The firm is loss making and as this was trading update did not offer guidance on future profits.
Founder and chief executive Will Shu said: "This is our fourth consecutive quarter of accelerating growth, but we are mindful of the uncertain impact of the lifting of Covid-19 restrictions.
"So while we are confident that our value proposition will continue to attract consumers, restaurants, grocers and riders throughout 2021, we are taking a prudent approach to our full year guidance."
Deliveroo said that orders soared by 121% in the UK in the past three months to 34 million as the pandemic takeaway boom continued during the third national lockdown.
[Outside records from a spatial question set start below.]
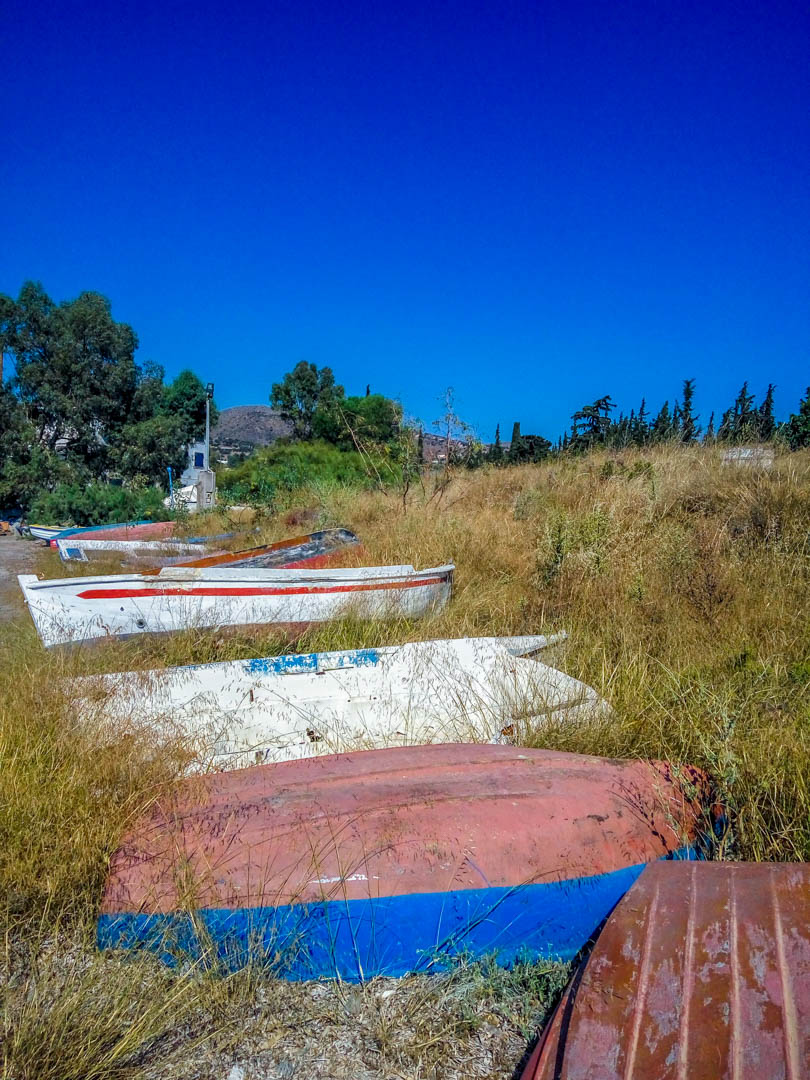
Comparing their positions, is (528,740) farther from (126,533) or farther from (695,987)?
(126,533)

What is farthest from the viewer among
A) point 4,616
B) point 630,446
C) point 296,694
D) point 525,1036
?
point 630,446

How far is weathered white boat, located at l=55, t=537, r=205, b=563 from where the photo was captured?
8.47 m

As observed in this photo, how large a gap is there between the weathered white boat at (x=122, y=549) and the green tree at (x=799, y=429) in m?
8.98

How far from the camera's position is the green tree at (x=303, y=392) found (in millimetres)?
42666

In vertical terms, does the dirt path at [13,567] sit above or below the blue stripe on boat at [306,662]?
above

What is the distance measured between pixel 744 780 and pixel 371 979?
1.65m

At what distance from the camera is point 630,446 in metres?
11.6

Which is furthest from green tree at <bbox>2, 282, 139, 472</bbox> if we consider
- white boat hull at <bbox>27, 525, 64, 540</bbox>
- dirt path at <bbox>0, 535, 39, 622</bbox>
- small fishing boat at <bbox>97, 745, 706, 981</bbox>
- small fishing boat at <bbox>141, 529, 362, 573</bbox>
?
small fishing boat at <bbox>97, 745, 706, 981</bbox>

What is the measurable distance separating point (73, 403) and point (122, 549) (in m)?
14.2

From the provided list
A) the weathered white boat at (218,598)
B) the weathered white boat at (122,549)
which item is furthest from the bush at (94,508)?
the weathered white boat at (218,598)

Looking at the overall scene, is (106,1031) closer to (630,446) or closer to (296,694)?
(296,694)

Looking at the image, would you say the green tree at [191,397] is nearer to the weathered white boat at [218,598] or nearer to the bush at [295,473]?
the bush at [295,473]

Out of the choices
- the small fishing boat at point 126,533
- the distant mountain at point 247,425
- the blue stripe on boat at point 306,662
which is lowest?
the blue stripe on boat at point 306,662

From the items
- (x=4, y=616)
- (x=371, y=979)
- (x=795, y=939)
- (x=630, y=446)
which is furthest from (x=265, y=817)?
(x=630, y=446)
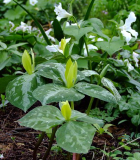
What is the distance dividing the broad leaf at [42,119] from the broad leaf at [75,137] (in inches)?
1.3

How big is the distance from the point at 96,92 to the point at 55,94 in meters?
0.14

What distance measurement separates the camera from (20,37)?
74.7 inches

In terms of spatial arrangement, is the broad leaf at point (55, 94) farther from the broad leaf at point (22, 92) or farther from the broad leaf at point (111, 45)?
the broad leaf at point (111, 45)

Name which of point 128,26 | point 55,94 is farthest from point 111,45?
point 55,94

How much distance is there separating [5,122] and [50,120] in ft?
2.76

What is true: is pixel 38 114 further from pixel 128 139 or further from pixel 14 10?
pixel 14 10

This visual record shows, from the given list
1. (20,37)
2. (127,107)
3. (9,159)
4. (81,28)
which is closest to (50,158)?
(9,159)

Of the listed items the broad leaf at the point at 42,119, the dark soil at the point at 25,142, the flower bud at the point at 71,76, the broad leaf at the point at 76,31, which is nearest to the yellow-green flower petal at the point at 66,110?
the broad leaf at the point at 42,119

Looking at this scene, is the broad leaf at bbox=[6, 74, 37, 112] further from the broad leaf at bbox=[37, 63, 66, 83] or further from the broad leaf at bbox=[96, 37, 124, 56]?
the broad leaf at bbox=[96, 37, 124, 56]

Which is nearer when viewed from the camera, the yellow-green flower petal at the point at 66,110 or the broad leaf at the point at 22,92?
the yellow-green flower petal at the point at 66,110

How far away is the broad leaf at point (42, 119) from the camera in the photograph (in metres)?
0.67

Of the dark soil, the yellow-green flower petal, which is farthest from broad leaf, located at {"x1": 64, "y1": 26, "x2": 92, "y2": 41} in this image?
the yellow-green flower petal

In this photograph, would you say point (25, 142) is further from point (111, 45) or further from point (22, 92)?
point (111, 45)

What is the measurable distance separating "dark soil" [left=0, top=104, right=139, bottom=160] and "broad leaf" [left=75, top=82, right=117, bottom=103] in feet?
1.41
In its overseas markets orders were up 108% to 37 million.
However, the company said it expects its current rate of growth "to decelerate as lockdowns ease", although the extent of the slowdown remains "uncertain".
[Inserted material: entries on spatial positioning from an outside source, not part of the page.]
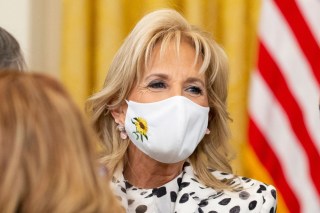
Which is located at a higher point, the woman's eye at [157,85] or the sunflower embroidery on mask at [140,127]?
the woman's eye at [157,85]

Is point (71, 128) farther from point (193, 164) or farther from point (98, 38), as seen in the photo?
point (98, 38)

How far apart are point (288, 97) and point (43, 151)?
5.22 feet

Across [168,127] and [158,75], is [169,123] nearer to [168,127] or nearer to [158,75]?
[168,127]

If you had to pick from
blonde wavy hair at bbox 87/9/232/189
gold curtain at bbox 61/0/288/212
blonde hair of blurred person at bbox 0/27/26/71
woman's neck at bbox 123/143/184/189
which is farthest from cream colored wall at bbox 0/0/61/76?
blonde hair of blurred person at bbox 0/27/26/71

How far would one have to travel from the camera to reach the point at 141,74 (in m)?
2.26

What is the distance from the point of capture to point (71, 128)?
1349mm

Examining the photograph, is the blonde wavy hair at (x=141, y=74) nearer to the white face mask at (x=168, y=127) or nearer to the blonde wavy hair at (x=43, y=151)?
the white face mask at (x=168, y=127)

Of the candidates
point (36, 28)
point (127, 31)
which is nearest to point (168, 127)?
point (127, 31)

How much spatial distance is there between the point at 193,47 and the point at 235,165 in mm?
799

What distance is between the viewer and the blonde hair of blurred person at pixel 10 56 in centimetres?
185

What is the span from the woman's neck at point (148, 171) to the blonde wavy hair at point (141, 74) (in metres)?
0.04

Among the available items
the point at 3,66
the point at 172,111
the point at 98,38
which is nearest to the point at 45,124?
the point at 3,66

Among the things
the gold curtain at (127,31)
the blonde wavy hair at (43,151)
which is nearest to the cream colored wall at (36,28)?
the gold curtain at (127,31)

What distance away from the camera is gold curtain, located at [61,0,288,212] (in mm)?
2959
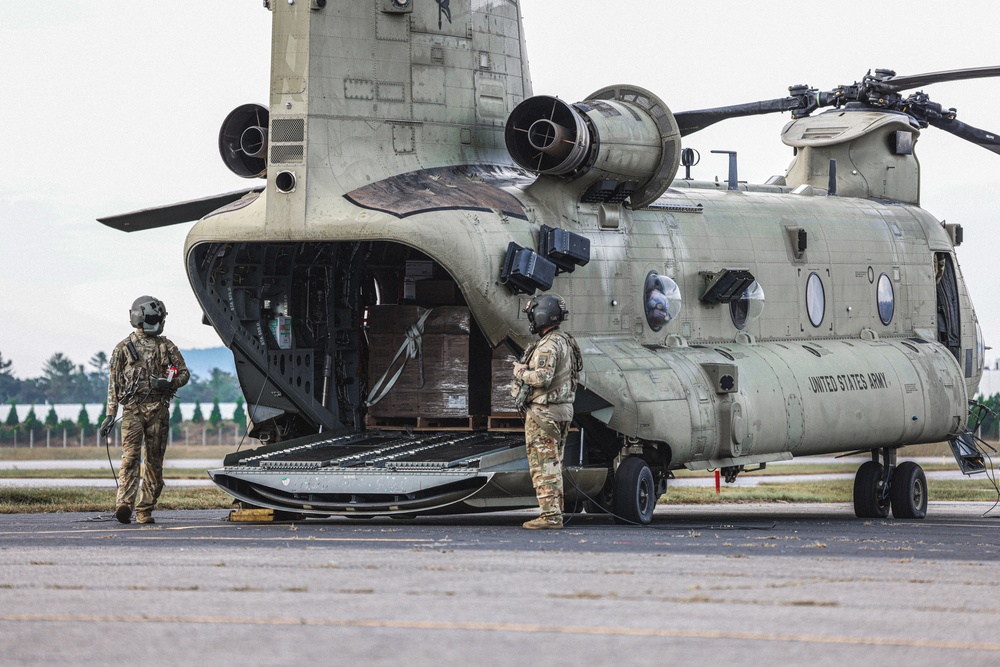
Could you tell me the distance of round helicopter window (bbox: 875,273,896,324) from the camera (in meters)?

The update comes weeks after the group's flotation on the London Stock Exchange, which saw the value of its shares cut by a third in a week amid investor concerns over corporate governance and worker rights.
Deliveroo riders are self-employed, meaning they are not entitled to earn a minimum wage from the company, or holiday and sick pay.
Mr Shu said on an analyst call on Thursday that self-employment was "the only way you can give complete rider flexibility, which is what they want".
"I'm very supportive of pensions and holiday pay, but in a manner that is congruent with [riders] being able to log in and log out," he said. "I don't personally support one model."
"There is a trade-off between flexibility and security," Mr Shu added. "Riders want to have flexibility and they value that above everything else."
In its update the firm said rider satisfaction in the UK was at an all time high of 89% at the end of March.
Michael Hewson, an analyst at CMC Markets, said: "This morning's update is certainly encouraging, and shows the business is heading in the right direction.
"It remains to be seen whether it will be enough to tempt shareholders back on board after the losses [in the share price] seen since the beginning of the month."